En ce qui concerne les autres moyens dirigés contre la décision portant interdiction de retour sur le territoire français :
M. A… ne justifie pas, compte tenu de sa situation telle que décrite au point 11 et par les pièces qu’il produit, de circonstances humanitaires de nature à faire obstacle au prononcé d’une interdiction de retour sur le territoire français, et notamment « la réalité sanitaire » et « l’inexistence des soins en matière de traitement de l’hépatite B » dont il se prévaut en Côte d’Ivoire. Par ailleurs, les circonstances que le requérant n’a pas déjà fait l’objet d’une obligation de quitter le territoire français et que son comportement ne constitue pas une menace pour l’ordre public ne sauraient suffire à démontrer que l’autorité préfectorale aurait inexactement appliqué les dispositions de l’article L. 612-10 du code de l’entrée et du séjour des étrangers et du droit d’asile en fixant à un an la durée de l’interdiction de retour sur le territoire français prononcée à son encontre. Il s’ensuit que les moyens tirés du caractère injustifié de cette mesure ainsi que de ce qu’elle porte une atteinte disproportionnée à son droit au respect de sa vie privée et familiale doivent, tous deux, être écartés.
Il résulte de tout ce qui précède que les conclusions à fin d’annulation présentées par M. A… doivent être rejetées. Il en va de même, par voie de conséquence, des conclusions relatives aux frais de l’instance.
D É C I D E :
Article 1er : La requête de M. A… est rejetée.
Article 2 : Le présent jugement sera notifié à M. C… A… et au préfet du Nord.

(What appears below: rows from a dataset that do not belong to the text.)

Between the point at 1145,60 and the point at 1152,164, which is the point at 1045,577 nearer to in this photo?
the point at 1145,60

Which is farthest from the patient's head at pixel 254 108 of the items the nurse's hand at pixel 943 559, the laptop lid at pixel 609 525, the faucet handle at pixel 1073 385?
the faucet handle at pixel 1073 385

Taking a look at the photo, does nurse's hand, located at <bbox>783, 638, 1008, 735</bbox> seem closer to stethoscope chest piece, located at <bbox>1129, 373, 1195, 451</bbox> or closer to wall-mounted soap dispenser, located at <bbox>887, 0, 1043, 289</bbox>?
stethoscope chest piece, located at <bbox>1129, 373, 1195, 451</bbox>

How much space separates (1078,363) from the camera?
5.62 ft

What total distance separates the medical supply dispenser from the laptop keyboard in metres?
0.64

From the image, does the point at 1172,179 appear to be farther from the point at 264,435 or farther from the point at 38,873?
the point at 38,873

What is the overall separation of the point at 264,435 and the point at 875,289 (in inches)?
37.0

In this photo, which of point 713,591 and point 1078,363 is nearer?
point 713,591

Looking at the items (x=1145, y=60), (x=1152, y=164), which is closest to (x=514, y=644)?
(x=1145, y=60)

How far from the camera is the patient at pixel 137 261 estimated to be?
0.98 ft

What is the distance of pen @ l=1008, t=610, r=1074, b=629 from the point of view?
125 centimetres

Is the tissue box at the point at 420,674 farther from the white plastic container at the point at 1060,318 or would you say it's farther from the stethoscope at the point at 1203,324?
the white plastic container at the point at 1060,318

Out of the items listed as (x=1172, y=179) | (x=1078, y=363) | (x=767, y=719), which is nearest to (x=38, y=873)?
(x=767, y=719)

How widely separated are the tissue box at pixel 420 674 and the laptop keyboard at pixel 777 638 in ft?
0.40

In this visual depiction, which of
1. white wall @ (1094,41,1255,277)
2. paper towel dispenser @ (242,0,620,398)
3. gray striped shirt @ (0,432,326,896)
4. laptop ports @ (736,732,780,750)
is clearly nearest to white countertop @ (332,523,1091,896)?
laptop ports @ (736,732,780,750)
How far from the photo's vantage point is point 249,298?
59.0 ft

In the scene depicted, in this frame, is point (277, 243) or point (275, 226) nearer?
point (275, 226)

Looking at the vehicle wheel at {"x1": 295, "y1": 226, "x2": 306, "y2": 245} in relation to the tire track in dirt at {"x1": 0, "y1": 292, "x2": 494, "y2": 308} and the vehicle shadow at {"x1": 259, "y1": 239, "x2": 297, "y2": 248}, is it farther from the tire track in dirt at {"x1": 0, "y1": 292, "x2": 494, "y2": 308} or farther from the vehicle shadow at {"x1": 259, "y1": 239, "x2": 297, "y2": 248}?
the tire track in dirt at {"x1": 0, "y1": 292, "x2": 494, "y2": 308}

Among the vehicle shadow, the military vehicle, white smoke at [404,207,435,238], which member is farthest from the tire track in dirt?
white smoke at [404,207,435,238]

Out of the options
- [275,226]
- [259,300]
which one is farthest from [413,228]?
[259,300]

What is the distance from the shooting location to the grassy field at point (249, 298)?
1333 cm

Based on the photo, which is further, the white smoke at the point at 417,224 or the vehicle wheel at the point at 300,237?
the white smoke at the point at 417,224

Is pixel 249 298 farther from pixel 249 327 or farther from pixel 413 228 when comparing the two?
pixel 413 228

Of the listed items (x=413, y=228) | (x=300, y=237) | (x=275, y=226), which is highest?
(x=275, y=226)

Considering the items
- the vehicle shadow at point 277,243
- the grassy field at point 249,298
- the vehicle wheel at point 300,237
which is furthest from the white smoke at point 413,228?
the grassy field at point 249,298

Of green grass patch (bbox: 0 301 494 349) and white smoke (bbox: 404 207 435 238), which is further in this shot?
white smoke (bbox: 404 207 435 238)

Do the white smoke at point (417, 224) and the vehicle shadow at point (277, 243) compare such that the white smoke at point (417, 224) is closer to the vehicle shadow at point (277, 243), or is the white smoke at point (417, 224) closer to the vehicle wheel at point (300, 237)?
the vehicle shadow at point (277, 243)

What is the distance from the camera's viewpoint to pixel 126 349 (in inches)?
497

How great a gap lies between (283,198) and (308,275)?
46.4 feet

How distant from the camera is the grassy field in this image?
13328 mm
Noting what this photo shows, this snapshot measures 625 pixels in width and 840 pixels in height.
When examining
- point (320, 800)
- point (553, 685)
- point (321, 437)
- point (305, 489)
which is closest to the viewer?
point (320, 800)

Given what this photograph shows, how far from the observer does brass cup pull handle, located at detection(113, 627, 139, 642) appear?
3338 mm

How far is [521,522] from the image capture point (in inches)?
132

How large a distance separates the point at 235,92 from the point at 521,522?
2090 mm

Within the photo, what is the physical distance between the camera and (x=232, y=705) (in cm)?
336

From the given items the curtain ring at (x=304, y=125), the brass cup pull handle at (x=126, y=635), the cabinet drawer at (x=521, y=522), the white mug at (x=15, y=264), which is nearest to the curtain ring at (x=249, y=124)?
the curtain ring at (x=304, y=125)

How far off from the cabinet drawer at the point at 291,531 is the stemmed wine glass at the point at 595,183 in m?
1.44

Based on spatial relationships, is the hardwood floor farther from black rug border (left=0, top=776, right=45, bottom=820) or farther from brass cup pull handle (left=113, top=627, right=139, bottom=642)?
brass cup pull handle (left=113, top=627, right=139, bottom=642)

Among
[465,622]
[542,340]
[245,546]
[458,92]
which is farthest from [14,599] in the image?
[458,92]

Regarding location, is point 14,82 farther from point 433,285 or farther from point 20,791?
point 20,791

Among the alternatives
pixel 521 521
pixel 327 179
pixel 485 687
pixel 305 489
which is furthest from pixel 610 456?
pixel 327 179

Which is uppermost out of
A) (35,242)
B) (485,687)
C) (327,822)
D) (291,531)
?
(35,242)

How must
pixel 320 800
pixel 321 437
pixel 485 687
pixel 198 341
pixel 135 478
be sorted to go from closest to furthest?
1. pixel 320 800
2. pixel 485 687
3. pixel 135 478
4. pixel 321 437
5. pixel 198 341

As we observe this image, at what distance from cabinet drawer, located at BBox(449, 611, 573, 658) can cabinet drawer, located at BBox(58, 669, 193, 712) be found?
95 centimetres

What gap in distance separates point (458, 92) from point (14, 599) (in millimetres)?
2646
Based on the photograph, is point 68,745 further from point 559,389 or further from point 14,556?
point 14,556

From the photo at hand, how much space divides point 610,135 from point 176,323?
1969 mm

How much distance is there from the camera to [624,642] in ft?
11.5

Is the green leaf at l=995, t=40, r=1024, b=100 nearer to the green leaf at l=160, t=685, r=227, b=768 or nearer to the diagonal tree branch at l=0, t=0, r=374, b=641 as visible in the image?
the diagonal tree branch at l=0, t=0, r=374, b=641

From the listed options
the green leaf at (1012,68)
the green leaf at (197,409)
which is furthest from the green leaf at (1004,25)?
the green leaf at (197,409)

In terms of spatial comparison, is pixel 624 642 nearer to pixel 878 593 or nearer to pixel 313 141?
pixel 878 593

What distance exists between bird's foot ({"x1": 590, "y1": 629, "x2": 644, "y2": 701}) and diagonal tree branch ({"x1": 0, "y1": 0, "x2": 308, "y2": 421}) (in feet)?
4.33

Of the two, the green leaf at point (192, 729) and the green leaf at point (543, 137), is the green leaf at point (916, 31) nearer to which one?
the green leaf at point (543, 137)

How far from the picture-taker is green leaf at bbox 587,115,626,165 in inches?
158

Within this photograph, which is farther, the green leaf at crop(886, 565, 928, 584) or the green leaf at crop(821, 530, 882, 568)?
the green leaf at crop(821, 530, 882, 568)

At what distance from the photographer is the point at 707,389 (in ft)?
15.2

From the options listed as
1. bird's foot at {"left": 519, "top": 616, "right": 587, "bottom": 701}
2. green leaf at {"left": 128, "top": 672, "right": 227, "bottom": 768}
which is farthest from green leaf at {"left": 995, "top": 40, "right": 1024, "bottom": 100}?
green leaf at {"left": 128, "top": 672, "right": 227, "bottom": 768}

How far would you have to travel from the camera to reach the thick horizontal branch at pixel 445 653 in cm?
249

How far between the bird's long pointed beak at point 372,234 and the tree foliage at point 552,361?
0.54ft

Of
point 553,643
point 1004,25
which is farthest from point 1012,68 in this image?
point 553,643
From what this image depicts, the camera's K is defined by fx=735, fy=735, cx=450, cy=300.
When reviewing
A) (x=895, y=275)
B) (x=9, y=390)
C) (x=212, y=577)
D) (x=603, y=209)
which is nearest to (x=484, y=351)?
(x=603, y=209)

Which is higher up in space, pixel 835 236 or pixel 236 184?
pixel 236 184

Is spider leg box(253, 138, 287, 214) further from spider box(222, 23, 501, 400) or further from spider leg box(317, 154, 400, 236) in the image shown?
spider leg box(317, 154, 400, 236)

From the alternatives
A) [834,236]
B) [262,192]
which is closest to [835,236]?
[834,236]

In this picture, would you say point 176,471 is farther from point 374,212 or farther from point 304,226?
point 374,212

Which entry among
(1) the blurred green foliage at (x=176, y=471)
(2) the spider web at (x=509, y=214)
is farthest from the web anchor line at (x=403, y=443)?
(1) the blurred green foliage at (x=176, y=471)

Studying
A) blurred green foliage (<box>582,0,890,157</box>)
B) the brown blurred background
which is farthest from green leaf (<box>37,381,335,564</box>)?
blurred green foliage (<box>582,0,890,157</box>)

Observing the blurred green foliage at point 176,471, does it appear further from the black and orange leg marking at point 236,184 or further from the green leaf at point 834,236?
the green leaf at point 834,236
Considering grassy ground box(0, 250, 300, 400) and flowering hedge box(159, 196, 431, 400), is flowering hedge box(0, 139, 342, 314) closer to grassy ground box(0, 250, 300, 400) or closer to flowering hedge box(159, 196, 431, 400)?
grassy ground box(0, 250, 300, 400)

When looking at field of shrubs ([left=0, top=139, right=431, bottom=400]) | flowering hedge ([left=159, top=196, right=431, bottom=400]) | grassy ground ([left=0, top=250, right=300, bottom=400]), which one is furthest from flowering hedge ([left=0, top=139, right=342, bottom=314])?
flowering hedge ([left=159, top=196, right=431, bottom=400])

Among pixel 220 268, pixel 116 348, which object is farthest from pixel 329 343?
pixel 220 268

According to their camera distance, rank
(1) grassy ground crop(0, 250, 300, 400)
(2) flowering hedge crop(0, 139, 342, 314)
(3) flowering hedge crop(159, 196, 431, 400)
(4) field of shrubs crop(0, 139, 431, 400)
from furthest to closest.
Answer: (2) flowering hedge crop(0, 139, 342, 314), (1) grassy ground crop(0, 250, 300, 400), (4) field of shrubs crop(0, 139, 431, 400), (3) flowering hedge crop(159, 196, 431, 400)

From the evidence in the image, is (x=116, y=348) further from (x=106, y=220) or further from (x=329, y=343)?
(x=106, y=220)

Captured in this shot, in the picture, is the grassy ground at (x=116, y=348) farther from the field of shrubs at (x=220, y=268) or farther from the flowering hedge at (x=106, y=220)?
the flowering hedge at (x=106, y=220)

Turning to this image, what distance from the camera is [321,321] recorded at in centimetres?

Délibéré après l’audience du 4 décembre 2025, à laquelle siégeaient :
- Mme Féménia, présidente,
- M. Perrin, premier conseiller,
- Mme Beaucourt, conseillère.
Rendu public par mise à disposition au greffe le 19 décembre 2025.
La rapporteure,
Signé
P. Beaucourt
La présidente,
Signé
J. Féménia
La greffière,
Signé
O. Monget
La République mande et ordonne au préfet du Nord en ce qui le concerne ou à tous commissaires de justice à ce requis en ce qui concerne les voies de droit commun contre les parties privées, de pourvoir à l’exécution de la présente décision.